Terminal.Gui is a cross-platform terminal UI toolkit for .NET.
characteristic
- Cross-platform: Windows, Mac and Linux are supported. Terminal drivers for Curses, the Windows console, and the .NET console mean that applications work well on both color and monochrome terminals.
- Keyboard and Mouse Input: Keyboard and mouse input is supported, including drag and drop support.
- Flexible layout: supports absolute layout and innovative Computed Layout system. Computed Layout makes relative layout between controls easy and supports dynamic terminal UI.
- Clipboard support: cut, copy and paste via
Clipboard
The text provided by the class. - Arbitrary View: All visible UI elements are
View
Subclasses of classes, which in turn can contain any number of sub-views. - Advanced application features: The main loop supports handling events, idle handlers, timers, and monitoring file descriptors. Most classes are safe for threading.
- Reactive Extensions: Use reactive extensions and benefit from improved code readability, as well as the ability to apply MVVM patterns and ReactiveUI data binding.
sample code
using Terminal.Gui;
using NStack;
Application.Init();
var top = Application.Top;
// Creates the top-level window to show
var win = new Window("MyApp")
{
X = 0,
Y = 1, // Leave one row for the toplevel menu
// By using Dim.Fill(), it will automatically resize without manual intervention
Width = Dim.Fill(),
Height = Dim.Fill()
};
top.Add(win);
// Creates a menubar, the item "New" has a help menu.

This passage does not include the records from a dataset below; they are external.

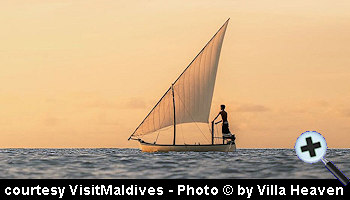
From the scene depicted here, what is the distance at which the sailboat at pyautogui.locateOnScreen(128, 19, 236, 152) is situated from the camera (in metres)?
62.5

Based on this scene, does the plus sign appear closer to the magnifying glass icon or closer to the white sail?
the magnifying glass icon

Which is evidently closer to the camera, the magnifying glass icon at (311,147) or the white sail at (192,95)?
the magnifying glass icon at (311,147)

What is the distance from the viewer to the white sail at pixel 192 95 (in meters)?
62.5

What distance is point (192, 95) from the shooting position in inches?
2532

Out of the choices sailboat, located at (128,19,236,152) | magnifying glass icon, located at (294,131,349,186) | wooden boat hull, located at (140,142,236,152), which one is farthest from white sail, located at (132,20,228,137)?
magnifying glass icon, located at (294,131,349,186)

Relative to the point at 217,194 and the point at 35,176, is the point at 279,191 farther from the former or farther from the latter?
the point at 35,176

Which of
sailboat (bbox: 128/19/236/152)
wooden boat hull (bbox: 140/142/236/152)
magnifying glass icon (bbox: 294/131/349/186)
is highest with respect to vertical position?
sailboat (bbox: 128/19/236/152)

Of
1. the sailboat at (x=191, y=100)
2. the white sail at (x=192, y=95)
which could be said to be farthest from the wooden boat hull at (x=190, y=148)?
the white sail at (x=192, y=95)

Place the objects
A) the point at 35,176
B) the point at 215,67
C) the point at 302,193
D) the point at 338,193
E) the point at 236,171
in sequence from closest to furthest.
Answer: the point at 338,193 < the point at 302,193 < the point at 35,176 < the point at 236,171 < the point at 215,67

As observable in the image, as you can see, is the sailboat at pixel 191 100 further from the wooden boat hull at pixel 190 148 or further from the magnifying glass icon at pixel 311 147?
the magnifying glass icon at pixel 311 147

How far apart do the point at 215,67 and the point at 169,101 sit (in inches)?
301

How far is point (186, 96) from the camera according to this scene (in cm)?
6462

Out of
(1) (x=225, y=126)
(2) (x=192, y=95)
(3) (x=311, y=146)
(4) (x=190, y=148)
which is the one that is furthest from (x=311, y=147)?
(4) (x=190, y=148)

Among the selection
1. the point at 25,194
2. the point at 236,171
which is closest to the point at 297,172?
the point at 236,171
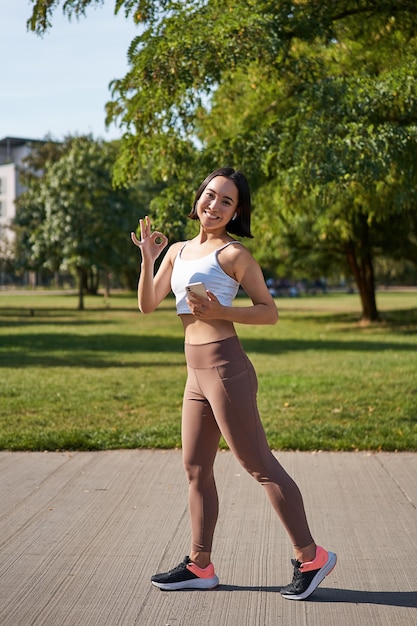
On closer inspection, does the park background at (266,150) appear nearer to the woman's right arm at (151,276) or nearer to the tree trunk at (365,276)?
the woman's right arm at (151,276)

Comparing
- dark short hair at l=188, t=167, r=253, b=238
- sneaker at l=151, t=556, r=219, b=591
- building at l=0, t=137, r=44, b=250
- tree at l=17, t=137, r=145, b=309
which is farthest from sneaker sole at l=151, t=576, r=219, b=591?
building at l=0, t=137, r=44, b=250

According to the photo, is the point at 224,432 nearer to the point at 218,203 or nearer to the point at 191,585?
A: the point at 191,585

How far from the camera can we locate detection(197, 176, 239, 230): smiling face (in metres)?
4.52

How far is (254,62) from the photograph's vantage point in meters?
10.9

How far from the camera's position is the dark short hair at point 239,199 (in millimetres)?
4569

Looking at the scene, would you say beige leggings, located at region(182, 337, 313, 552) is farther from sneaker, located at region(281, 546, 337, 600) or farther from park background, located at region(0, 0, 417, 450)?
A: park background, located at region(0, 0, 417, 450)

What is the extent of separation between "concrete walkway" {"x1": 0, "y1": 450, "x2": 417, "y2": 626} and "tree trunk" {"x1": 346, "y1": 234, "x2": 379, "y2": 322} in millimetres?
24913

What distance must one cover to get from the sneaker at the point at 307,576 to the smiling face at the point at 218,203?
153 cm

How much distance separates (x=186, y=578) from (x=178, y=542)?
2.87ft

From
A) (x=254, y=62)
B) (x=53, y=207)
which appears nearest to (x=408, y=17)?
(x=254, y=62)

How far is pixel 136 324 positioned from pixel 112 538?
2995 cm

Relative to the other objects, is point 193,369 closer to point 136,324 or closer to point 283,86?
point 283,86

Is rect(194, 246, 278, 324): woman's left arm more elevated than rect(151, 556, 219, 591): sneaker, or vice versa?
rect(194, 246, 278, 324): woman's left arm

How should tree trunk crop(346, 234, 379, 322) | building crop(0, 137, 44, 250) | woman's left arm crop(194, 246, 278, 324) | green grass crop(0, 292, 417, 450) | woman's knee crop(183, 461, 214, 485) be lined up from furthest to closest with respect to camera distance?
building crop(0, 137, 44, 250) → tree trunk crop(346, 234, 379, 322) → green grass crop(0, 292, 417, 450) → woman's knee crop(183, 461, 214, 485) → woman's left arm crop(194, 246, 278, 324)
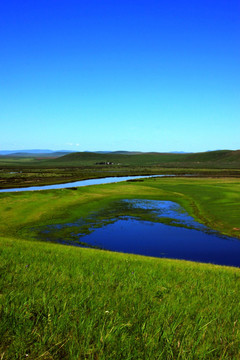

var menu = new MenuBar(new MenuBarItem[] {
new MenuBarItem ("_File", new MenuItem [] {
new MenuItem ("_New", "Creates new file", null),
new MenuItem ("_Close", "",null),
new MenuItem ("_Quit", "", () => { if (Quit ()) top.Running = false; })
}),
new MenuBarItem ("_Edit", new MenuItem [] {
new MenuItem ("_Copy", "", null),
new MenuItem ("C_ut", "", null),
new MenuItem ("_Paste", "", null)
})
});
top.Add(menu);
static bool Quit()
{
var n = MessageBox.Query(50, 7, "Quit Demo", "Are you sure you want to quit this demo?", "Yes", "No");
return n == 0;
}
var login = new Label("Login: ") { X = 3, Y = 2 };
var password = new Label("Password: ")
{
X = Pos.Left(login),
Y = Pos.Top(login) + 1
};
var loginText = new TextField("")
{
X = Pos.Right(password),
Y = Pos.Top(login),
Width = 40
};
var passText = new TextField("")
{
Secret = true,
X = Pos.Left(loginText),
Y = Pos.Top(password),
Width = Dim.Width(loginText)
};
// Add some controls,
win.Add(
// The ones with my favorite layout system, Computed
login, password, loginText, passText,
// The ones laid out like an australopithecus, with Absolute positions:
new CheckBox(3, 6, "Remember me"),
new RadioGroup(3, 8, new ustring[] { "_Personal", "_Company" }, 0),
new Button(3, 14, "Ok"),
new Button(10, 14, "Cancel"),
new Label(3, 18, "Press F9 or ESC plus 9 to activate the menubar")
);
Application.Run();
Application.Shutdown();
The above example shows adding views using the two layout styles supported by Terminal.Gui: absolute and computed.